The morpho-phenotypical differences between the first and the last two biopsies deserve a comment: what observed in 2011 resembled the category A1 of an EBV-associated T/NK-cell lymphoproliferative disorder (EBV-T/NK LPD) as described by Oshima et al. [13] , who defined this category as polymorphic. Since nasal obstruction related symptoms had been present, though at varying degrees, for 13 years before the recent worsening, it is likely that this type of mixed polymorphic infiltrate had persisted for such a long period before giving transforming into a more monomorphic T/NK cell disorder.
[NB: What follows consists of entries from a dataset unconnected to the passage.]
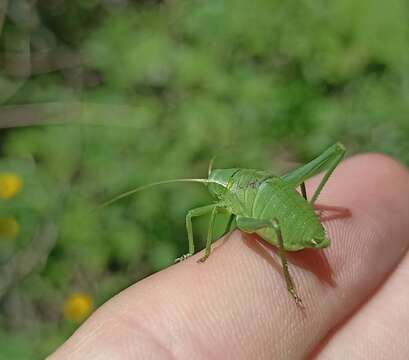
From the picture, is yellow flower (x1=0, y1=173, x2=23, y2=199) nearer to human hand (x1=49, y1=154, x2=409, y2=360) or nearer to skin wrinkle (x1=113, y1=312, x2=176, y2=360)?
human hand (x1=49, y1=154, x2=409, y2=360)

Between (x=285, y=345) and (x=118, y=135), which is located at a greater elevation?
(x=285, y=345)

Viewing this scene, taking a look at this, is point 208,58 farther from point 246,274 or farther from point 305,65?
point 246,274

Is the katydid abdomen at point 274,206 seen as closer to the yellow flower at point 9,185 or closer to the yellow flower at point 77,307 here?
the yellow flower at point 77,307

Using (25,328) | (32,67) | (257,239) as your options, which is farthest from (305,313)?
(32,67)

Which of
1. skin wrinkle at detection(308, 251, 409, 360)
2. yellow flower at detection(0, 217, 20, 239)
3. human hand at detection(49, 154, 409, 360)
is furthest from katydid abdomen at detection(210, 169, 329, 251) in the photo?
yellow flower at detection(0, 217, 20, 239)

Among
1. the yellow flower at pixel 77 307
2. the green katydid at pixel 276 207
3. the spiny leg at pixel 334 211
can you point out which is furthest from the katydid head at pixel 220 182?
the yellow flower at pixel 77 307

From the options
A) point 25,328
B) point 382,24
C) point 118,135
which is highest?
point 382,24
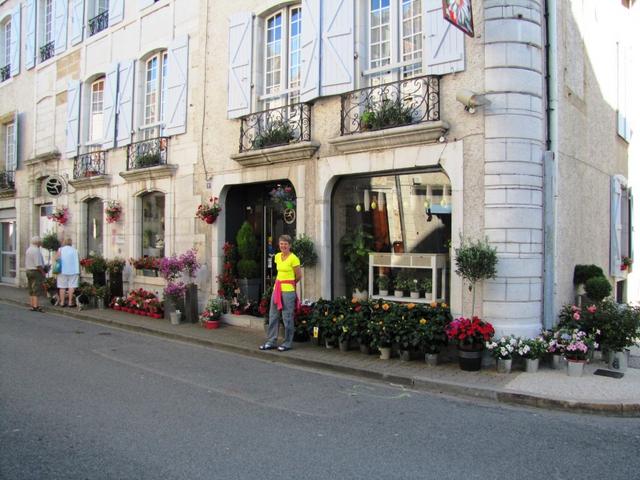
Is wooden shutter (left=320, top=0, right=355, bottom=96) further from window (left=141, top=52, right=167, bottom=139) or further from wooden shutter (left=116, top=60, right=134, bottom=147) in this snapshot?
wooden shutter (left=116, top=60, right=134, bottom=147)

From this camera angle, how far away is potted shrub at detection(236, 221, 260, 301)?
1074 centimetres

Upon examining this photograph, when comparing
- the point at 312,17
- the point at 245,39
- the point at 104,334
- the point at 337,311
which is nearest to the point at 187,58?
the point at 245,39

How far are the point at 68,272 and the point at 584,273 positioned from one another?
429 inches

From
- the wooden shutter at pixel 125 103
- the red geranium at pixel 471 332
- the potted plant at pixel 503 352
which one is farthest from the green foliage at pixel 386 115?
the wooden shutter at pixel 125 103

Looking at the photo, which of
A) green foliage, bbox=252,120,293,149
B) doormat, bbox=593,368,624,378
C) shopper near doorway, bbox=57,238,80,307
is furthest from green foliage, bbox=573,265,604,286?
shopper near doorway, bbox=57,238,80,307

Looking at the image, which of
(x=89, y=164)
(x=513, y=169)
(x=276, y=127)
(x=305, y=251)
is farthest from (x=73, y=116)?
(x=513, y=169)

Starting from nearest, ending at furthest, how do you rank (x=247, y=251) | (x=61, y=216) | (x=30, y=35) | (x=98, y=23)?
(x=247, y=251), (x=98, y=23), (x=61, y=216), (x=30, y=35)

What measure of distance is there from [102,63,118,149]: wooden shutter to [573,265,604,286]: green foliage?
10.9 metres

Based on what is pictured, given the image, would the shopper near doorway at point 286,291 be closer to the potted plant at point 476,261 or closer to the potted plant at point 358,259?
the potted plant at point 358,259

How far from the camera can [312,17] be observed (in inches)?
370

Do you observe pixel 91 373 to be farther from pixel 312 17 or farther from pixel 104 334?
pixel 312 17

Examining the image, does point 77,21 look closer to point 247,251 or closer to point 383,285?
point 247,251

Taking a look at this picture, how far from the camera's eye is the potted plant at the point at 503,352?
6.80 m

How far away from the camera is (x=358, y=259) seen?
9039 millimetres
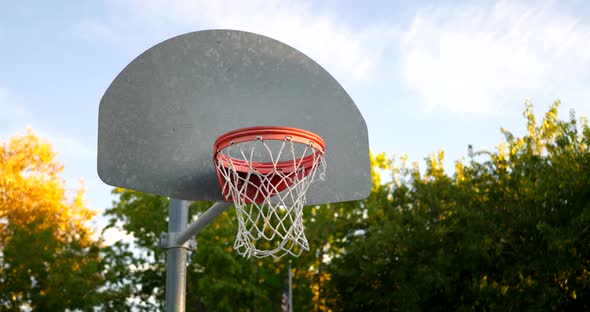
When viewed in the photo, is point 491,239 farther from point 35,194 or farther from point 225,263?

Many EBV-T/NK LPD cases clinically overlap with chronic active EBV infection which usually develops in children and young adults, although it can be rarely detected in middle-aged and elderly; CAEBV diagnostic criteria are largely clinical and are represented by high viral load in peripheral blood or tissues, recurrent or persistent infectious mononucleosis-like symptoms for at least 3 months and absence of immunodeficiency [1] . In CAEBV setting, polyclonal EBV+NK/T-cells may evolve to a monoclonal proliferation giving rise to a frank lymphoid malignancy. Although we cannot exclude that our lesion developed in the context of a CAEBV (presence of fever and high anti-VCA titers) the diagnostic criteria were not completely fulfilled (no lymphadenopathies, no hepatosplenomegaly, no mosquito allergy; no typical sore-throat episodes). Nonetheless, as observed in EBV-T/NK LPD and/or CAEBV a non-malignant EBV-driven small NK-cell clone may have been selected with time and expanded between the first and second/ third biopsy giving rise to a more frank T cell lymphoma.
However, the latter was a challenging diagnosis which was mainly made upon the aberrant immunophenotype given the low-grade histological appearance of the process, with no evidence of angiocentric growth or necrosis. Hasserjian et al. [2] reported 3 similar cases (one of them with a 10-year long history), composed by small lymphocytes lacking striking atypia and mimicking atypical inflammatory sino-nasal infiltrates.
4. Conclusion
In conclusion ENKL with indolent course and low-grade morphology is extremely rare and represents a diagnostic challenge. The case herein described represents the first one seen at onset arising from a pre-existing polymorphic EBV-related T/NK proliferation.